Non-juror, 1689–1710
In an attempt to evade implementing an order of the House made on 8 Mar. 1689 specifically directing the clergy in his diocese and in the diocese of Winchester to pray for William and Mary, Lloyd informed Sancroft that a Privy Council order would be of ‘infinite more authority’ than his own directions as diocesan. Later that month he reported rumours circulating in the diocese that James II had ‘lodged’ at his house, rumours almost certainly designed to incite mob violence against him. Fearful of an imminent invitation to the coronation, he sought Sancroft’s advice: he had already sworn an oath at a coronation and considered himself ‘not free to do so again’.

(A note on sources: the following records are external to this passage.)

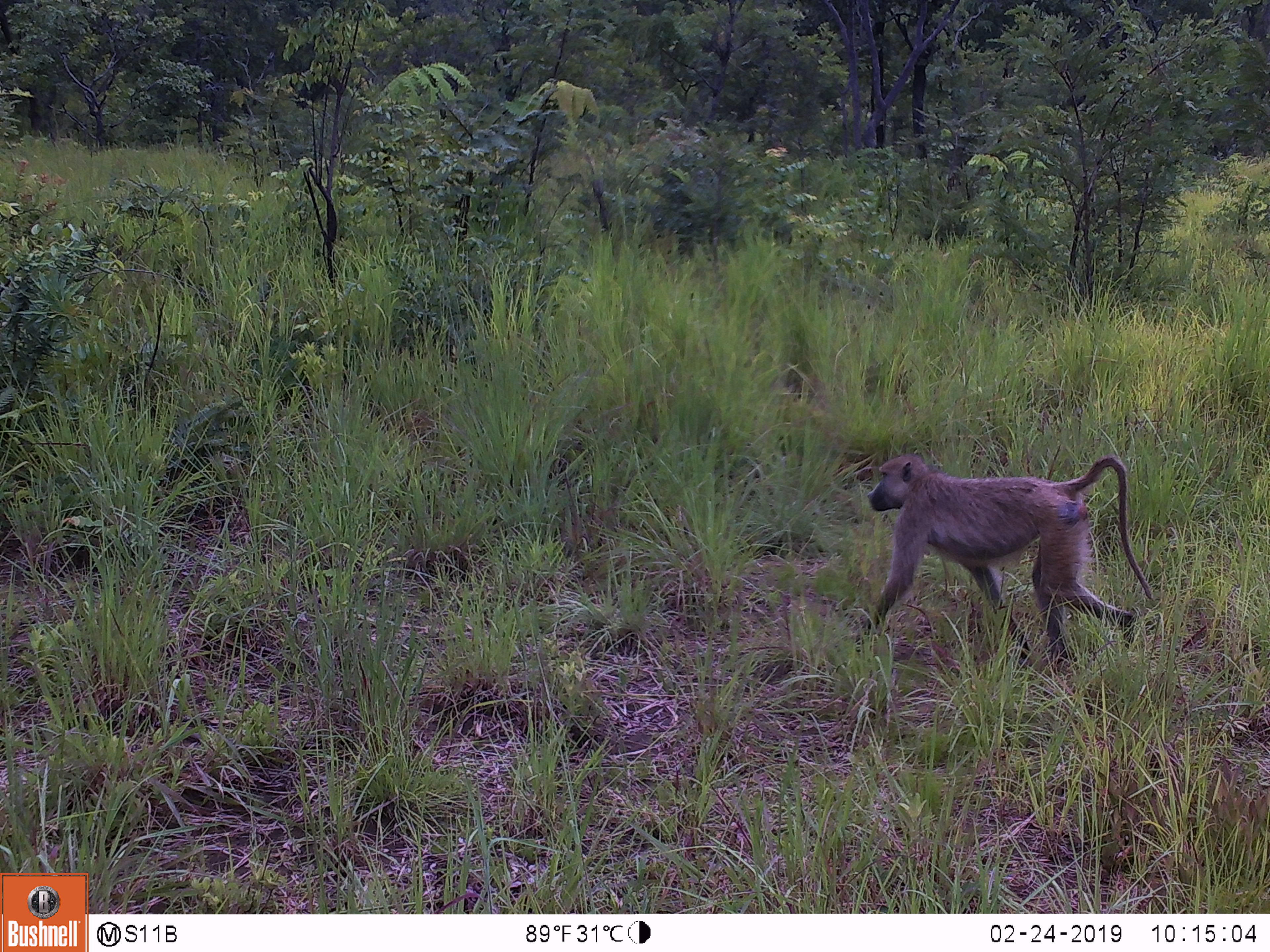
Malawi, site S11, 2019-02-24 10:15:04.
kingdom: Animalia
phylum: Chordata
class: Mammalia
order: Primates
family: Cercopithecidae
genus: Papio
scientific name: Papio cynocephalus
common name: yellow baboon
Yellow baboon (Papio cynocephalus), count 1.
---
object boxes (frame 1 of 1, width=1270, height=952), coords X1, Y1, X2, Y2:
yellow baboon: 851, 443, 1172, 698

Lloyd had effectively embarked on a new career as Sancroft’s most trusted non-juring ally. He was suspended on 1 Aug. 1689 and by the end of the month was involved in the preparation of a justification of their cause. The propaganda campaign continued when, after attending the deathbed of his fellow non-juror John Lake, of Chichester, Lloyd carried Lake’s final profession of faith (defending the Church’s doctrine of non-resistance) to Lambeth, whence it was dispersed as an encouragement to other non-jurors wrestling with their consciences.
Such was the unpopularity of the non-jurors that on 4 Aug. 1690 Lloyd was forced out of his house in order to avoid the ‘rabble’ who had been inflamed against the bishops by ‘the fanatics’.
Early in February 1691 Lloyd learned of the publication of the aspersions on ‘the reverend club’ of Lambeth in the anti-Jacobite tract A Modest Enquiry into the Causes of the Present Disasters in England. He pressed Sancroft to authorize a response ‘not in a way of vindication but purely in a method to divert the noise of the common people’.
It was symptomatic both of the moral dilemma posed by deprivation and of Lloyd’s local popularity that, as ‘the vengeance of the new oaths’ started to bite, he sought Sancroft’s opinion on how best to advise his sympathizers in the Norwich chapter who shrank from electing his replacement. He was also instrumental in persuading William Beveridge, later bishop of St Asaph, to refuse the see of Bath and Wells.
On 2 June 1691 Lloyd’s bishopric was filled by John Moore.
On 1 Jan. 1710, following a fall, Lloyd died at Hammersmith and was buried in the church there. His political legacy was a mixed one. His studied refusal to compromise over the oaths or to accept the need to deny any involvement in Jacobite plotting clearly made him an object of suspicion. Those suspicions were redoubled when Sir John Fenwick‡ alleged at his trial in 1696 that Thomas Bruce* , 2nd earl of Ailesbury, regularly showed correspondence from the exiled king to Lloyd at his house in Hoxton.